センター長の山下誠さん(64)によると、早い段階で支援を行うことで、大幅に改善する子どももいるそう。改善が進まない場合でも、職員とのコミュニケーションから自信が芽生え、学校や園での生活の負担が軽減したケースもあるという。
開設した2015年度に710件だった発達支援保育は、20年度889件。同じく15年度に956件だったことばの教室は、20年度1556件となるなど、全ての事業が増加傾向にある。背景には、センターの人員が増え、受け入れ体制が充実したことに加え、学校や園の教諭らが支援が必要なことに気づき、保護者と相談してセンターにつなげる仕組みが整ってきたことがある。
利用した保護者からは、「授業中にじっと座っていられず、発達に問題があるのではと心配になっていた。
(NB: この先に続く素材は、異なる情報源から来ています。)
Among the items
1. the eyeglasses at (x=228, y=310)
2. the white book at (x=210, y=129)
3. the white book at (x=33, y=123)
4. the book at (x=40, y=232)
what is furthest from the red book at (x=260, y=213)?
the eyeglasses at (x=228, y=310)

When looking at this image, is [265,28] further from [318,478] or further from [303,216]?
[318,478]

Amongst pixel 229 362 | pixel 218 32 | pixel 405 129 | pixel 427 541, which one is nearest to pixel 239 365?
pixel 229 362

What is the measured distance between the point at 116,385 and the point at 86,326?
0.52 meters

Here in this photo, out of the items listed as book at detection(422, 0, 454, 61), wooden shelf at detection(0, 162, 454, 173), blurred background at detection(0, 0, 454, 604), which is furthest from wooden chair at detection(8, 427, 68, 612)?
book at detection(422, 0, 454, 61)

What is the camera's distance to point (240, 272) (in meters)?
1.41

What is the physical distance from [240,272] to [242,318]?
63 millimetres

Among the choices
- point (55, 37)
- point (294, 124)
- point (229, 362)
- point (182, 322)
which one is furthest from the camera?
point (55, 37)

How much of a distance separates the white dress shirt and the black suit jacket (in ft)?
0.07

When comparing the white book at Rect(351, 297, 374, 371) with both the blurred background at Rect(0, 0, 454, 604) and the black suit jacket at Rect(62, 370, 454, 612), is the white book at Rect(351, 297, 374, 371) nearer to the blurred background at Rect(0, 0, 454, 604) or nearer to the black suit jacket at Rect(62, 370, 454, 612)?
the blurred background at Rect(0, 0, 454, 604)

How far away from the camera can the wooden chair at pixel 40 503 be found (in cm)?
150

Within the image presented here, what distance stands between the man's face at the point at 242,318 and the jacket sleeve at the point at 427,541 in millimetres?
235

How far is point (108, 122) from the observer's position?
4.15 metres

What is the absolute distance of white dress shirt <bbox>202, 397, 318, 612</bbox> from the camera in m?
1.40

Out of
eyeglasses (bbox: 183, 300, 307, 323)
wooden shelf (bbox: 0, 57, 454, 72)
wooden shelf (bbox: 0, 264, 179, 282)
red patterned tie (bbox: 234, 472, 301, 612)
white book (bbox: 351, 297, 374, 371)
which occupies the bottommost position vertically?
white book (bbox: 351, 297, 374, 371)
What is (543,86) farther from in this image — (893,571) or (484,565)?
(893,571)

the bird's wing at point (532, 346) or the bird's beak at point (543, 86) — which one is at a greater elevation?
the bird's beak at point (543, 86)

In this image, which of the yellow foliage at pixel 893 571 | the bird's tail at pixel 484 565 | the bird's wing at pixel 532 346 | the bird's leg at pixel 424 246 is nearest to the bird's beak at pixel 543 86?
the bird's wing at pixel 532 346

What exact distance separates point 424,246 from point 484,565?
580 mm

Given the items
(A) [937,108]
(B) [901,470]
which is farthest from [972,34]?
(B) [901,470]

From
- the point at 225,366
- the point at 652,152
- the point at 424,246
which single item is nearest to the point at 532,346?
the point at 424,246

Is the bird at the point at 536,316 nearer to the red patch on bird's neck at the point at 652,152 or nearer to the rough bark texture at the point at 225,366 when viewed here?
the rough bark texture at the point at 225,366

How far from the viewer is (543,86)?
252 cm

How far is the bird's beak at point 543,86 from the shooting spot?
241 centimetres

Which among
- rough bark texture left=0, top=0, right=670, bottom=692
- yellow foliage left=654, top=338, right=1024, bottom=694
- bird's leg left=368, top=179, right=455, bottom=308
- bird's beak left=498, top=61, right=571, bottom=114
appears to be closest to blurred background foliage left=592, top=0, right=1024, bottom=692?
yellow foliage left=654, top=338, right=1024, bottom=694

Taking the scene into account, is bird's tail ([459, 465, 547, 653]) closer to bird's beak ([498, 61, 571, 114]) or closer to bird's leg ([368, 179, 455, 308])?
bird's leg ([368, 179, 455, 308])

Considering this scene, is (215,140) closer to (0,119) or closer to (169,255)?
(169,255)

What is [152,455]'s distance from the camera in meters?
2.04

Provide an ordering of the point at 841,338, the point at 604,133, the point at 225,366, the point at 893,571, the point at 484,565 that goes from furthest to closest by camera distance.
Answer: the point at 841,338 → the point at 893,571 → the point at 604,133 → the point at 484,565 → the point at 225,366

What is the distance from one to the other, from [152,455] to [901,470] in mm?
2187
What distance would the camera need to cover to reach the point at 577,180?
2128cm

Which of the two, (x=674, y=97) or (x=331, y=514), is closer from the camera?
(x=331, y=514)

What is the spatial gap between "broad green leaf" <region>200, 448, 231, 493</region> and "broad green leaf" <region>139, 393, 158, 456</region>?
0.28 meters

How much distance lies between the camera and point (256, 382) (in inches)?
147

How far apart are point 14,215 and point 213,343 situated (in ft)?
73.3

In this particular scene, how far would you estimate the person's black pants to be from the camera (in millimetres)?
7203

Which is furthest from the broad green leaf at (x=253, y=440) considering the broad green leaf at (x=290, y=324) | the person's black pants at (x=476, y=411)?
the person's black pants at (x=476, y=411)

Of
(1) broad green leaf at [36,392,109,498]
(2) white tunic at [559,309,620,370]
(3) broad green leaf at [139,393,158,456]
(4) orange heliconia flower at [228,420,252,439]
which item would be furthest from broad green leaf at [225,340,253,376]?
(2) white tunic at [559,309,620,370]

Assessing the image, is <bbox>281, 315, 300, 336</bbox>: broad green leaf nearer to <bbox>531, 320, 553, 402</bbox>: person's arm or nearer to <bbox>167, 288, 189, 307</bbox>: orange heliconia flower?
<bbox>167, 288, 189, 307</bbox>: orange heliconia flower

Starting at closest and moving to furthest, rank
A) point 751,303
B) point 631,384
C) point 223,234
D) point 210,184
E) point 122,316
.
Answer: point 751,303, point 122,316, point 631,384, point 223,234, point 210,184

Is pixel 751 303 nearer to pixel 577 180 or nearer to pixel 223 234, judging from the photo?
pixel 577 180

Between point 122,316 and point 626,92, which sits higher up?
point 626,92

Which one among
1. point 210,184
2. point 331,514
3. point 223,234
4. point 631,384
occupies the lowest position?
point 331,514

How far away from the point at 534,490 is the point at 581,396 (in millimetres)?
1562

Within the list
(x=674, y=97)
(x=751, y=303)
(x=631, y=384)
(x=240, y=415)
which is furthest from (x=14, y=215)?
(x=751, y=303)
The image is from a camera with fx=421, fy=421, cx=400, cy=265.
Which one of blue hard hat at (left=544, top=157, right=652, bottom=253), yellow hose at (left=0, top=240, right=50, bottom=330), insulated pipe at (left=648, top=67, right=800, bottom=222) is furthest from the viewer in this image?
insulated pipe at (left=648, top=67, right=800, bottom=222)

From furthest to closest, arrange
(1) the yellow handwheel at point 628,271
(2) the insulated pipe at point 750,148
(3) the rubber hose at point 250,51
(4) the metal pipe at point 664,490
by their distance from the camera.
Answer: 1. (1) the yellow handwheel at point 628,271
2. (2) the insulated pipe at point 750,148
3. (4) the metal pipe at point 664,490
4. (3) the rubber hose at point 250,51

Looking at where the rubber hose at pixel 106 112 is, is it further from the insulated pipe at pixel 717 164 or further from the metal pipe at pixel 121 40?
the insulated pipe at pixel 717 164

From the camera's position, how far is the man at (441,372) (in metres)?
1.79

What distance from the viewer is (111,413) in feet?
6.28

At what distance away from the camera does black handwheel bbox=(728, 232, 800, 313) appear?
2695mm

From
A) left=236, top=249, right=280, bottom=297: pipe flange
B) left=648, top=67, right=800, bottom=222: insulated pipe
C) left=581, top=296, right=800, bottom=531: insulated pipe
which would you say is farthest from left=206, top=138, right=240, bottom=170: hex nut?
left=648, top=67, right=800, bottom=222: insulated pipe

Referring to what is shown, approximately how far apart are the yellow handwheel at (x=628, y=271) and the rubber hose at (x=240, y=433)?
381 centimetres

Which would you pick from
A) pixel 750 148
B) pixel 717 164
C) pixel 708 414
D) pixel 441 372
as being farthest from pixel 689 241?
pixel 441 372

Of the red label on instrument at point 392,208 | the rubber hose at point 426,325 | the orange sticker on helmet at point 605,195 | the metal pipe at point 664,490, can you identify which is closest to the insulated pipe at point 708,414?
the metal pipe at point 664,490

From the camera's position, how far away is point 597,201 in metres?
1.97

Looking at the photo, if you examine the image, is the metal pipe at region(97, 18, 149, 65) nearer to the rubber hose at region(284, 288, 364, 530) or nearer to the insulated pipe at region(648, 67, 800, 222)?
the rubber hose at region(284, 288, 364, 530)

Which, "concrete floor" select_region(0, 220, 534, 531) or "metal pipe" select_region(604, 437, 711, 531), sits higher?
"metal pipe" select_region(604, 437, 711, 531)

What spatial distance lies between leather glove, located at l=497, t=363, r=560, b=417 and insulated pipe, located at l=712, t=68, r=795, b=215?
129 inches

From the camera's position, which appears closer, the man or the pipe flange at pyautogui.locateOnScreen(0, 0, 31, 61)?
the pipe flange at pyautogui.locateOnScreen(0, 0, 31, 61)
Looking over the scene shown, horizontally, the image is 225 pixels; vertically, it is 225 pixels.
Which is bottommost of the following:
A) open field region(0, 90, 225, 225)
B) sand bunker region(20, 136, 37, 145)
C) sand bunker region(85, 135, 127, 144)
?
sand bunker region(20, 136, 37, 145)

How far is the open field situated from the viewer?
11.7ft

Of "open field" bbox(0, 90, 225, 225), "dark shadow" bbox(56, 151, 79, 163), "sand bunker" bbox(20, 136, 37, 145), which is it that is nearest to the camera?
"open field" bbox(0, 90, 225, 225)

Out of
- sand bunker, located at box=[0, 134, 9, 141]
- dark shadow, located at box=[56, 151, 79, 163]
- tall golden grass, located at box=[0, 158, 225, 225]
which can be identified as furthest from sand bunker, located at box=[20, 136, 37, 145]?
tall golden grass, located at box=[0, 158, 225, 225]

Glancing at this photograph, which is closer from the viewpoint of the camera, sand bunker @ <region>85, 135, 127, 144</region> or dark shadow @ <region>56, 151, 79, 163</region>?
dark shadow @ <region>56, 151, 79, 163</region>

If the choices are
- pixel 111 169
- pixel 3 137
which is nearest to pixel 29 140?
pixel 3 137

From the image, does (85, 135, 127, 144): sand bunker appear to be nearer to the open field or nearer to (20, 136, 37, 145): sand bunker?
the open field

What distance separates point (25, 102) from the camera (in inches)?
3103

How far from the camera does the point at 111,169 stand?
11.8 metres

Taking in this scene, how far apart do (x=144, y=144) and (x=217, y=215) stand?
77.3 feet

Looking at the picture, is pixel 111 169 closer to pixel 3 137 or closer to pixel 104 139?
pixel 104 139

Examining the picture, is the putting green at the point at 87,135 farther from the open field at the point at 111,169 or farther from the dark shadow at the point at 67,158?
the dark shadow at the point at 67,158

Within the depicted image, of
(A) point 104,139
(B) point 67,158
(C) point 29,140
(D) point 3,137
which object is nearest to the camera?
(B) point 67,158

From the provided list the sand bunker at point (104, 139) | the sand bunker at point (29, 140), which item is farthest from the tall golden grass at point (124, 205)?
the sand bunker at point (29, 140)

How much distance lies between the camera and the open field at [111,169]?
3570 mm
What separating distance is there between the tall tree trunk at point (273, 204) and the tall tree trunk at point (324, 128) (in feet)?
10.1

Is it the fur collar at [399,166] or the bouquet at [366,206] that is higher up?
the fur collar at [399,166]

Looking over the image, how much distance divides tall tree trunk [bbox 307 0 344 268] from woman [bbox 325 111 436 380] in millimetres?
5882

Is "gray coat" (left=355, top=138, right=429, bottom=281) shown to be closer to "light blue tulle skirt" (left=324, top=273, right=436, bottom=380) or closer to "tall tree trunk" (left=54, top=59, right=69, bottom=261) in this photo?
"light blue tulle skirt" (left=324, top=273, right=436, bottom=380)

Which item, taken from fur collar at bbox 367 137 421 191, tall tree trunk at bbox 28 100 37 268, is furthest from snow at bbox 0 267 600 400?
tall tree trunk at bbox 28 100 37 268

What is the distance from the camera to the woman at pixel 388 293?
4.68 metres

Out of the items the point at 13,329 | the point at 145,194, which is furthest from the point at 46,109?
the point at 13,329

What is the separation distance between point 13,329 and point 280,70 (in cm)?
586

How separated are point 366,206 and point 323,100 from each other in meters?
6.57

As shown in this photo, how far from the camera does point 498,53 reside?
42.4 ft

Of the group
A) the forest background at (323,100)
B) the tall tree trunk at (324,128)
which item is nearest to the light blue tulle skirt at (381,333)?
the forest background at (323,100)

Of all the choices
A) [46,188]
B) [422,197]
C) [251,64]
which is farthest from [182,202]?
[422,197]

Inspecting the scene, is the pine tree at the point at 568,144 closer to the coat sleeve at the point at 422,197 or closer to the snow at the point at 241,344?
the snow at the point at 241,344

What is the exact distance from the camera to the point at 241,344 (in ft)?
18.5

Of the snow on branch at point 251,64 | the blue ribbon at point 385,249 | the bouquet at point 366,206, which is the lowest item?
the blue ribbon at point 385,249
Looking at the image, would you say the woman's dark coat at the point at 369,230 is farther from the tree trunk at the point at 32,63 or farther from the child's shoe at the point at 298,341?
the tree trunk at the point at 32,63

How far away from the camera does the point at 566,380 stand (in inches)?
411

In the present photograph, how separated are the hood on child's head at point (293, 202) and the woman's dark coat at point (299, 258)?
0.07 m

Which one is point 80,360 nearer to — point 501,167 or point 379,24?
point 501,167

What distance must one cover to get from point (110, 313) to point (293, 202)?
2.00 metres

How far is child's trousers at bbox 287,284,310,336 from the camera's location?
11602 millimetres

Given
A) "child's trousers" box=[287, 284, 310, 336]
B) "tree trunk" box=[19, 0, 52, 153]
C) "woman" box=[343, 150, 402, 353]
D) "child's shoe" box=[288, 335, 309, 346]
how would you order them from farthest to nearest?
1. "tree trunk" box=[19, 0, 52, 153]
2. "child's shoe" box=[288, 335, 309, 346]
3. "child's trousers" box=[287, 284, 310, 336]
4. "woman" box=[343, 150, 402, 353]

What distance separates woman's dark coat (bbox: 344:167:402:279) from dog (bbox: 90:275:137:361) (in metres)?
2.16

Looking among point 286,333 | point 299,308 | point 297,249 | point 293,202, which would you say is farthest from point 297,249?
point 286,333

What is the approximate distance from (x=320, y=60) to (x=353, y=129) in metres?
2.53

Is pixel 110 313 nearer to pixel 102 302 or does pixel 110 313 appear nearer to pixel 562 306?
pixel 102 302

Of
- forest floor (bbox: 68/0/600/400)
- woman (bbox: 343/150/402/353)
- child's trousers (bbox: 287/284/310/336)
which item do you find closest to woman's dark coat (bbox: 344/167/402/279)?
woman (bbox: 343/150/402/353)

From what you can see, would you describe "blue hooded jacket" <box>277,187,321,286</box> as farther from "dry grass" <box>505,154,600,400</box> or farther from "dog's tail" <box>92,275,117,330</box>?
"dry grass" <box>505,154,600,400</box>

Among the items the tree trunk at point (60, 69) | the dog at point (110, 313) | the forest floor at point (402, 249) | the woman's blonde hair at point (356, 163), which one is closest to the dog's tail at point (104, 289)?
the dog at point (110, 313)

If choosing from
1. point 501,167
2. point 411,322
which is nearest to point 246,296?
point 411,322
1年間利用し、相手の立場を理解できるようになっている」「泣き叫ぶ、たたく、蹴るなどの行動があり、育て方が悪いのかと悩んでいたが、今では子どもを誇りに思い、私も子育てに自信がついてきた」などの声が上がっている。
山下さんは、「支援が必要な子どもたちの行動を分析し、褒めて育てる。小さな目標を決め、スモールステップで達成していけば、自信が持てるようになる。子どもや保護者、地域の思いを大切に、事業を進めていきたい」としている。